TRAVAIL À FAIRE:
(a) Les affirmations suivantes s’accordent-elles avec le texte sur Houris ? Pour chacune, répondez par oui ou par non, en citant mot pour mot le passage du texte qui permet de trancher.
(i) Aude tient un salon de coiffure.
(ii) La fillette sauvée des mains des islamistes avait sept ans.
(iii) Le massacre de Had Chekala a fait 1001 morts en une nuit.
(b) Reproduisez mot pour mot le passage du texte sur Houris qui va de « Témoigner du sort » à « déjà pourtant Houris. ».

TEXTE:
____

Témoigner du sort des femmes pendant les années de la guerre civile Algérienne, la décennie noire des années 90, peut valoir à Kamel Daoud, la prison à vie, dans son pays d’origine.
Houris, comme le lecteur, écoute la voix d’une femme, dans ce long monologue, qui raconte ce que personne ne veut entendre : le prix des souffrances que les femmes ont enduré pour exaucer les paroles « d’un prophète sénile » !
Aude, dans sa langue intérieure, ou Fahr, dans sa langue extérieure, tient un salon de coiffure. Elle hésite à maintenir sa grossesse ou à choisir l’avortement pour le fœtus qu’elle appelle déjà pourtant Houris.
Monologue féminin
Au fil de son récit, Kamel Daoud raconte le cri de cette femme que personne n’entend. Celui-ci est celui d’une fillette de cinq ans, devenue femme, sauvée des mains des islamistes, la dernière journée de 1999. Ils l’ont laissé égorgée après avoir massacré toute sa famille. Tour à tour hurlement, grognement et gémissement, ce monologue, inspiré par la poésie orientale, raconte le lent cheminement vers la restitution d’une parole audible pour la transmission des événements même les plus atroces.
1001 morts en une nuit, c’est le bilan du massacre de Had Chekala. Ici, Aude, imaginée seule survivante parmi deux cent mille morts, porte comme un défi sa vie de témoin. Aude se raconte à l’enfant qu’elle porte, pas à pas dans son quotidien, ses efforts pour maintenir sa liberté et combattre les préjugés qui imprègnent la société algérienne concernant les femmes.

____

ENREGISTREMENTS FOURNIS:
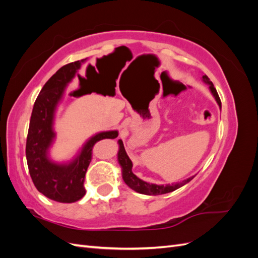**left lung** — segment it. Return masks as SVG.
<instances>
[{
	"instance_id": "8db88e82",
	"label": "left lung",
	"mask_w": 258,
	"mask_h": 258,
	"mask_svg": "<svg viewBox=\"0 0 258 258\" xmlns=\"http://www.w3.org/2000/svg\"><path fill=\"white\" fill-rule=\"evenodd\" d=\"M202 80L204 82H206L207 84H209V88L212 92V95L214 96L216 102L220 105V107H222V102H221V99L218 97V93L214 87L213 83L210 81L209 77L207 75L202 76ZM119 143V152H118V161H119V165L122 168V178L124 183H126L131 189H134L140 194H144V195H150V196H157V195H163V194H168L173 191L179 187L187 184L188 182H190L191 179L195 176H191L189 178L185 179V181L181 182V183H176V184H172V185H156V184H150V183H146L142 179H140L139 177H137L134 173H132V161L130 160V158L128 157V155L126 153V150H124V146L121 140L118 141Z\"/></svg>"
}]
</instances>
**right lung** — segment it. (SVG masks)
I'll return each mask as SVG.
<instances>
[{
    "mask_svg": "<svg viewBox=\"0 0 258 258\" xmlns=\"http://www.w3.org/2000/svg\"><path fill=\"white\" fill-rule=\"evenodd\" d=\"M84 61H75L63 66L46 82L35 100L27 137V162L36 189L47 198L63 204H71L84 197L85 175L92 159L95 144L103 139H115L118 136L117 131H106L92 137L85 144L77 158L69 165H57L47 157V150L54 137L53 113L67 85L77 76L80 87L70 95L80 97L92 91L82 85L86 79L79 74Z\"/></svg>",
    "mask_w": 258,
    "mask_h": 258,
    "instance_id": "obj_1",
    "label": "right lung"
}]
</instances>
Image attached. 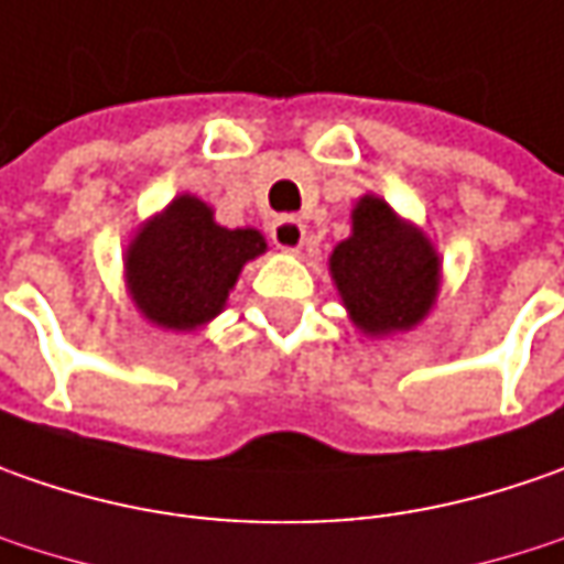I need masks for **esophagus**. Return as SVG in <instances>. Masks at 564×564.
I'll use <instances>...</instances> for the list:
<instances>
[{
    "instance_id": "obj_1",
    "label": "esophagus",
    "mask_w": 564,
    "mask_h": 564,
    "mask_svg": "<svg viewBox=\"0 0 564 564\" xmlns=\"http://www.w3.org/2000/svg\"><path fill=\"white\" fill-rule=\"evenodd\" d=\"M270 238H272V245H275L279 250H285V253H297V250L304 248L307 228H304L301 219H294V216H279V219L270 226Z\"/></svg>"
}]
</instances>
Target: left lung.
Listing matches in <instances>:
<instances>
[{"instance_id":"obj_1","label":"left lung","mask_w":564,"mask_h":564,"mask_svg":"<svg viewBox=\"0 0 564 564\" xmlns=\"http://www.w3.org/2000/svg\"><path fill=\"white\" fill-rule=\"evenodd\" d=\"M329 275L355 329L386 338L411 333L436 307L443 257L421 226L364 194L351 209V235L329 253Z\"/></svg>"}]
</instances>
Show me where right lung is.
<instances>
[{
	"label": "right lung",
	"instance_id": "1",
	"mask_svg": "<svg viewBox=\"0 0 564 564\" xmlns=\"http://www.w3.org/2000/svg\"><path fill=\"white\" fill-rule=\"evenodd\" d=\"M267 253L257 228H226L213 206L178 194L143 219L121 267L138 314L169 333H194L226 311L228 294L250 260Z\"/></svg>",
	"mask_w": 564,
	"mask_h": 564
}]
</instances>
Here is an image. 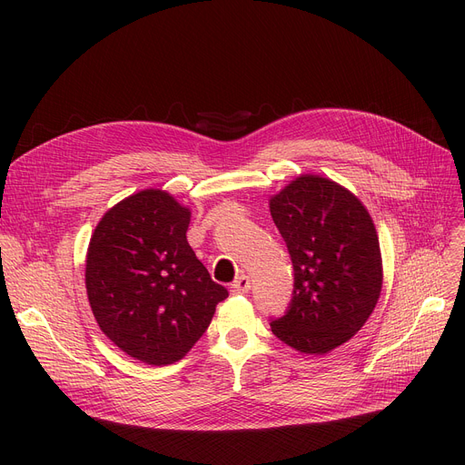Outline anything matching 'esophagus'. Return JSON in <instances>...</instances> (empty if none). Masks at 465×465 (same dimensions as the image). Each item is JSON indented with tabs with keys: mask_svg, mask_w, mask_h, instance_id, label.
I'll return each instance as SVG.
<instances>
[{
	"mask_svg": "<svg viewBox=\"0 0 465 465\" xmlns=\"http://www.w3.org/2000/svg\"><path fill=\"white\" fill-rule=\"evenodd\" d=\"M251 290V279L247 275H241L233 284H232V292L233 294H247Z\"/></svg>",
	"mask_w": 465,
	"mask_h": 465,
	"instance_id": "34e87169",
	"label": "esophagus"
}]
</instances>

____

CORRIGÉ DES EXERCICES:
(a)
(i) Oui : « Aude, dans sa langue intérieure, ou Fahr, dans sa langue extérieure, tient un salon de coiffure. »
(ii) Non : « Celui-ci est celui d’une fillette de cinq ans, devenue femme, sauvée des mains des islamistes »
(iii) Oui : « 1001 morts en une nuit, c’est le bilan du massacre de Had Chekala. »

(b)
Témoigner du sort des femmes pendant les années de la guerre civile Algérienne, la décennie noire des années 90, peut valoir à Kamel Daoud, la prison à vie, dans son pays d’origine.
Houris, comme le lecteur, écoute la voix d’une femme, dans ce long monologue, qui raconte ce que personne ne veut entendre : le prix des souffrances que les femmes ont enduré pour exaucer les paroles « d’un prophète sénile » !
Aude, dans sa langue intérieure, ou Fahr, dans sa langue extérieure, tient un salon de coiffure. Elle hésite à maintenir sa grossesse ou à choisir l’avortement pour le fœtus qu’elle appelle déjà pourtant Houris.